Y bien... tenía que ser así. Esta vez no llegó ningún hombre bienvestido, nadie colgó su sombrero en el perchero, no quedaron frases pomposas retumbando en estos mis oídos. Sólo que de pronto, una mañana, abrí los ojos, primero despacio, despacito para ir asimilando el golpe de realidad, y después más, mucho más, como ojos de venado asustado que husmea con, vaya, con los ojos. Frente a mí, un hueco. Detrás de mí, el suelo de madera, ése, el que rechina con los pasos.
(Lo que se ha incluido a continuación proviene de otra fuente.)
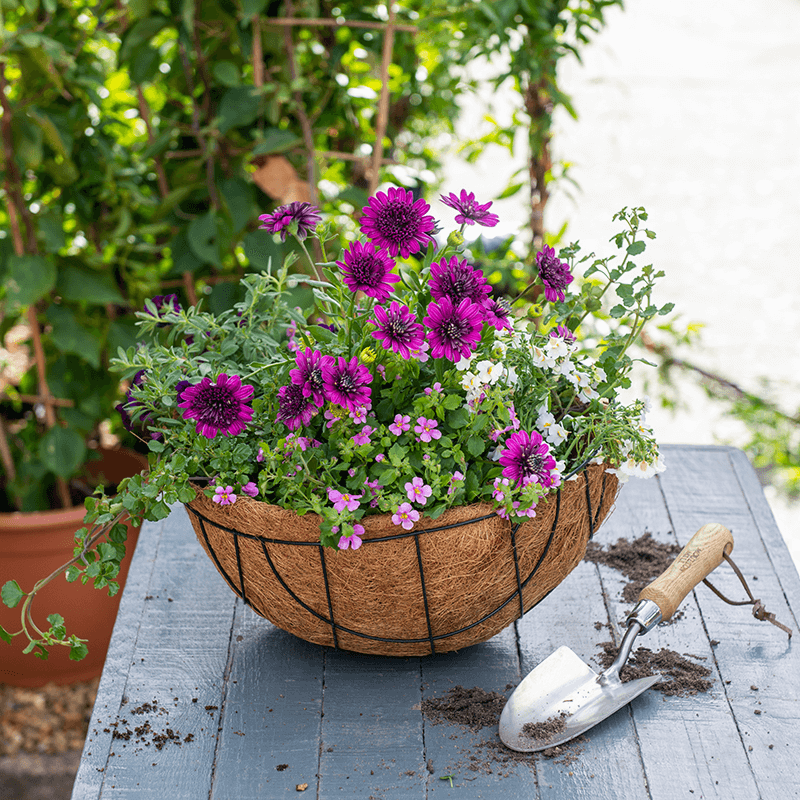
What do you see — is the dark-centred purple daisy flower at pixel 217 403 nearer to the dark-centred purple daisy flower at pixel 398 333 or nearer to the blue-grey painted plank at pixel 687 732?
the dark-centred purple daisy flower at pixel 398 333

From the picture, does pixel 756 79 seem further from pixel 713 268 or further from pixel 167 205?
pixel 167 205

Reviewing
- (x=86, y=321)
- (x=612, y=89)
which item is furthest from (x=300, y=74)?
(x=612, y=89)

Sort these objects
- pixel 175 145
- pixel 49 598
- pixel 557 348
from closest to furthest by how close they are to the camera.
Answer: pixel 557 348 < pixel 49 598 < pixel 175 145

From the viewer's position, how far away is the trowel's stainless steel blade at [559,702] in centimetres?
86

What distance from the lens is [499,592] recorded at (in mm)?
898

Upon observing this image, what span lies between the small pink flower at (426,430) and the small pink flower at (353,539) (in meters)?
0.10

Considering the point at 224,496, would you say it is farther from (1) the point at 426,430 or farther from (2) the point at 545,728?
(2) the point at 545,728

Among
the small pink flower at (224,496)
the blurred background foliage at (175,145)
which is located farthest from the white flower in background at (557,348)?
the blurred background foliage at (175,145)

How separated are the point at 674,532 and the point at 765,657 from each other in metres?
0.25

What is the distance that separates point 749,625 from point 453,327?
539mm

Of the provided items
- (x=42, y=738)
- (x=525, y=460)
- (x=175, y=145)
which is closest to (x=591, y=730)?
(x=525, y=460)

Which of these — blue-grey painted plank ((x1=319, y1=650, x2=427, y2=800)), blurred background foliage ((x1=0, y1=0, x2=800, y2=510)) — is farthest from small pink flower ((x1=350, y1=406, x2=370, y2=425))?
blurred background foliage ((x1=0, y1=0, x2=800, y2=510))

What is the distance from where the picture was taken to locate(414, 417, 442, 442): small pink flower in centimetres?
83

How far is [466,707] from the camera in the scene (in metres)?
0.91
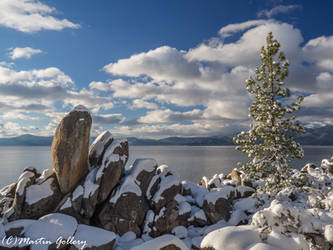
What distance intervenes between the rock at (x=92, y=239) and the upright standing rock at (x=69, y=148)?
18.6 ft

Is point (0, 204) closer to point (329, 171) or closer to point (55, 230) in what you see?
point (55, 230)

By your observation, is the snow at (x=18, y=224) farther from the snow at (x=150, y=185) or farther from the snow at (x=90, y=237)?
the snow at (x=150, y=185)

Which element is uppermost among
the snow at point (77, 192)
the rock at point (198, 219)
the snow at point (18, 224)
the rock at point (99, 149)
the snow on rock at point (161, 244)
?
the rock at point (99, 149)

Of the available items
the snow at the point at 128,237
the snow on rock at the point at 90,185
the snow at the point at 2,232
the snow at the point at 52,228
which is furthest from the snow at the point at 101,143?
the snow at the point at 2,232

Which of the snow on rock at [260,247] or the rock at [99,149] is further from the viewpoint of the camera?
the rock at [99,149]

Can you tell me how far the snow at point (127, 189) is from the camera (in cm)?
2157

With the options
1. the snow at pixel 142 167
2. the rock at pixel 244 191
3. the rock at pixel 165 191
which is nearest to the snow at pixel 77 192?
the snow at pixel 142 167

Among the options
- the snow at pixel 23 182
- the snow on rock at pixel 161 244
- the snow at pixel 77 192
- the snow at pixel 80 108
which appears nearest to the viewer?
the snow on rock at pixel 161 244

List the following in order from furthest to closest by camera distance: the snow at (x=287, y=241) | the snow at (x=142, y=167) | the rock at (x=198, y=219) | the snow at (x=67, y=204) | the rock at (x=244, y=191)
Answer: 1. the rock at (x=244, y=191)
2. the snow at (x=142, y=167)
3. the rock at (x=198, y=219)
4. the snow at (x=67, y=204)
5. the snow at (x=287, y=241)

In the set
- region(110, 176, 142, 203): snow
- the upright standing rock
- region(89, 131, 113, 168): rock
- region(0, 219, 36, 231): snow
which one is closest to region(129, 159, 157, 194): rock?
region(110, 176, 142, 203): snow

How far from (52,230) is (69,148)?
7.80 m

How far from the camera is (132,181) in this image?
74.9ft

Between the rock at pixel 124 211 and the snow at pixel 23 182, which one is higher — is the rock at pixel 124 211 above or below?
below

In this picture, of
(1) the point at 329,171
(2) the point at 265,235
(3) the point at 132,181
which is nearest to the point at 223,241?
(2) the point at 265,235
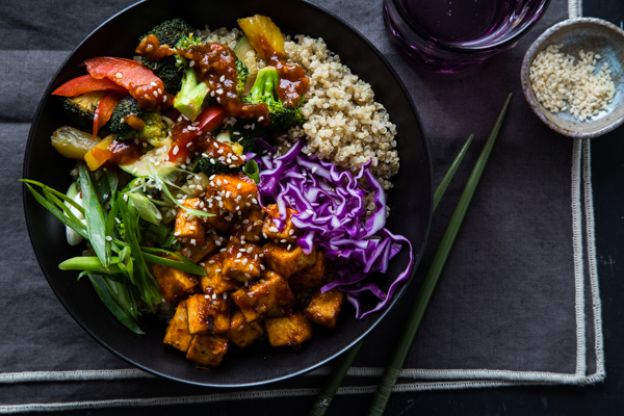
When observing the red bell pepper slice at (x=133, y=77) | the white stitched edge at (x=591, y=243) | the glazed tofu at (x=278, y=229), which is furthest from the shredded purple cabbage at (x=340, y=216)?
the white stitched edge at (x=591, y=243)

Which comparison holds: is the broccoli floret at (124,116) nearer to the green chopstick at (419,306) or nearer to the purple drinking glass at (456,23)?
the purple drinking glass at (456,23)

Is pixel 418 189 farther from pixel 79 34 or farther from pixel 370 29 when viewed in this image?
pixel 79 34

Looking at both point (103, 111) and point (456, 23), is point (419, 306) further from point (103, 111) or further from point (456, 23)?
point (103, 111)

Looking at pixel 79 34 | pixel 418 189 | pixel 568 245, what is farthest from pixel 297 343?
pixel 79 34

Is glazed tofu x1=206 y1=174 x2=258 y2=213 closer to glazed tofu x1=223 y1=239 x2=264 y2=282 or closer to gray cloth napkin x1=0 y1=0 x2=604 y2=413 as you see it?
glazed tofu x1=223 y1=239 x2=264 y2=282

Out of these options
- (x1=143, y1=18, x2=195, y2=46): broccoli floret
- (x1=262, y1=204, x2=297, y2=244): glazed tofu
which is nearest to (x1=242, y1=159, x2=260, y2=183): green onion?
(x1=262, y1=204, x2=297, y2=244): glazed tofu
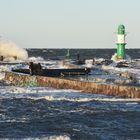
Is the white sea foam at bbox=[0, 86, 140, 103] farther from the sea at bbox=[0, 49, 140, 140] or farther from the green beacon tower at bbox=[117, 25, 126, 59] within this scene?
the green beacon tower at bbox=[117, 25, 126, 59]

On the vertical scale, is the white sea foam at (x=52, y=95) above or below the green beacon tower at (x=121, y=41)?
below

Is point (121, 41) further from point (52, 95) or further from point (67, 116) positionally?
point (67, 116)

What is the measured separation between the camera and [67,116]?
2036 centimetres

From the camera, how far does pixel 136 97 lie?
82.5 feet

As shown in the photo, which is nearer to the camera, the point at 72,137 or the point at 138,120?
the point at 72,137

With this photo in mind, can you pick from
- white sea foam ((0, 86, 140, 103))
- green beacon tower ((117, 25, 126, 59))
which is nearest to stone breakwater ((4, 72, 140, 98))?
white sea foam ((0, 86, 140, 103))

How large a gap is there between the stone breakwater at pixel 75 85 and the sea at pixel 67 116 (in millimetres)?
454

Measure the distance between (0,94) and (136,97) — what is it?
314 inches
Claro que yo, por la costumbre, estaba al borde de la cama, del lado derecho -aunque esto, claro, sólo lo hubiera sabido yo: ella... bueno, ella hubiera dicho "s...ajá, del lado que tú digas". Da lo mismo. Todos somos disléxicos para el universo, que no tiene izquierdas ni derechas, buenos ni malos, arribas o abajos (farewell a la moral decimonónica). Lo único que existe es lo que ven mis ojos ahora: el vacío. Y lo que traigo en las entrañas: dolor confundido con náuseas. Me he convertido, a fuerza de madrazos, en una empirista británica anclada en costas mejicanas.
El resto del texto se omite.